If you look at the equation long enough you might actually see that it is similar to how we naturally think about hypothesis: "given my prior knowledge of likelihood of the event the extra evidence makes me X amount more confident of it happening under the given condition".
By symmetry, g(b|a) - g(!b|a)
equals to g(b) - g(!b) + g(a|b) - g(a|!b)
,
which seems pretty straightforward.
How about g(a|!b) - g(!a|!b)
? I struggled a little with that one, but there
is a symmetry to it too. This one should state that event a
happens when
b
condition is not met. Maybe we can just negate the evidence and keep the
priors as is? It turns out yes, it's that simple: g(a) - g(!a) + g(!b|a) - g(!b|!a)
.
By symmetry again, g(b|!a) - g(!b|!a)
is just a flip of priors and evidence,
which is g(b) - g(!b) + g(!a|b) - g(!a|!b)
.
So here we have all 4 possible equations to get to posteriors:
g(a|b) - g(!a|b) = g(a) - g(!a) + g(b|a) - g(b|!a)
g(b|a) - g(!b|a) = g(b) - g(!b) + g(a|b) - g(a|!b)
g(a|!b) - g(!a|!b) = g(a) - g(!a) + g(!b|a) - g(!b|!a)
g(b|!a) - g(!b|!a) = g(b) - g(!b) + g(!a|b) - g(!a|!b)
Aren't they elegant?

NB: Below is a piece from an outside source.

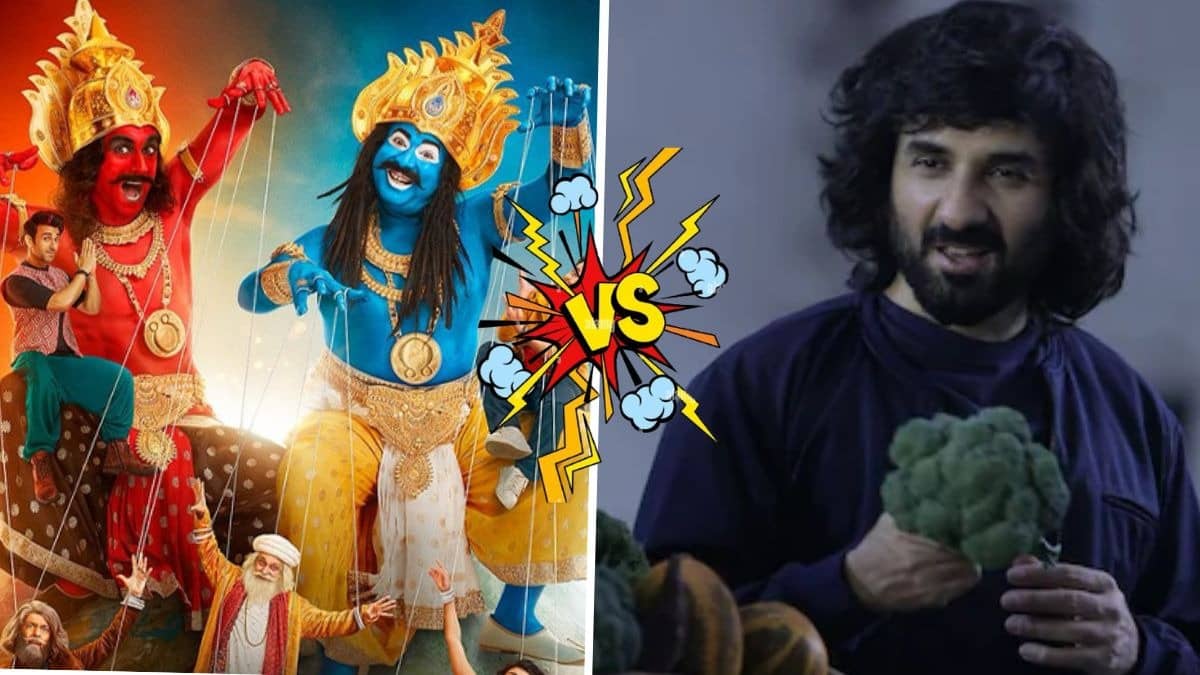 Rahu Ketu Vs Happy Patel at Box Office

The priors are consistent across equations 1 and 3, and 2 and 4. The evidence is unique per every posterior update. The arithmetic is consistent, and they are very easy to remember due to symmetry - just remember one equation and the others can be derived from that.
Mapping probability to intensity
Probability expressed as numbers from 0 to 1 has some mental model associated
with it already. Intensity is however on a range from minus infinity to plus
infinity, and scales non-linearly with respect to probability. To get a sense
of intensity we can just build a table and try to memorize that for easier
computations. I will be using g(x)
here, not g(x / !x)
, so that we have
less information to memorize, since the evidence cannot be simply negated.

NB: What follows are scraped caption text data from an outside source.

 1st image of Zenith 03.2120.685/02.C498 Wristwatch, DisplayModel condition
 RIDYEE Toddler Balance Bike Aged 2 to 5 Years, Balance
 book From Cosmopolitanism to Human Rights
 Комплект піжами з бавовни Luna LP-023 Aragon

The table roughly looks like this, note that sign is always negative as we operate with numbers less than 1, I will just omit it from the table and convert the probability to percents:
1% 20 | ~20% 7 | ~60% 2.2 | ~90% 0.5
~3% 15 | ~25% 6 | ~70% 1.5 | ~95% 0.22
~5% 13 | ~31% 5 | ~75% 1.25 | ~97% 0.13
10% 10 | ~40% 4 | ~80% 1 | ~99% 0.05
~16% 8 | ~50% 3 | ~85% 0.7
To get the intensity you just subtract two complements or two values depending on which variable you are operating on. Zero means "indifferent", positive numbers suggest the events are more likely than the baseline, and negatives are for less likely events.

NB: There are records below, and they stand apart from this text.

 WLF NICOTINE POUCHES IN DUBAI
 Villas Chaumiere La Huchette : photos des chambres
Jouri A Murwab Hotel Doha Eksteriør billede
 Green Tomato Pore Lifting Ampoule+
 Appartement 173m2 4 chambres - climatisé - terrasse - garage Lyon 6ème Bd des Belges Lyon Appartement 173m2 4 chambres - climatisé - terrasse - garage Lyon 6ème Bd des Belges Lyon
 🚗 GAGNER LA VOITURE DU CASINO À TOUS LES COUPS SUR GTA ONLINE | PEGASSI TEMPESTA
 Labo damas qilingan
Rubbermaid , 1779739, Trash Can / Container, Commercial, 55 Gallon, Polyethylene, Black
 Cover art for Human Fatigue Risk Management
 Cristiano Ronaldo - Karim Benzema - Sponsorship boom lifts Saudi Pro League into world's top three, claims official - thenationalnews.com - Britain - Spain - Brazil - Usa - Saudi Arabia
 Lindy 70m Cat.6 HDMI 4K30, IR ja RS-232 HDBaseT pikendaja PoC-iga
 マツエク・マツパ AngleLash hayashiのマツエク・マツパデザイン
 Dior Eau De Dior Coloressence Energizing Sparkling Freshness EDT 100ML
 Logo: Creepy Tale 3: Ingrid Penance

Looks like I'm memorizing this table for estimations in day to day life.
Verification
The equations were hypothesized by intuition.
To verify the equations I wrote a little program that searches for possible solutions given the probabilities using 3 examples. Across all 3 examples there was only one solution to get to the desired intensity number, which are exactly the equations above.
I did not go through formal verification using math as for me it's easier to write some code than write equations on paper double-checking for mistakes. But I tried a little bit of that before it "clicked".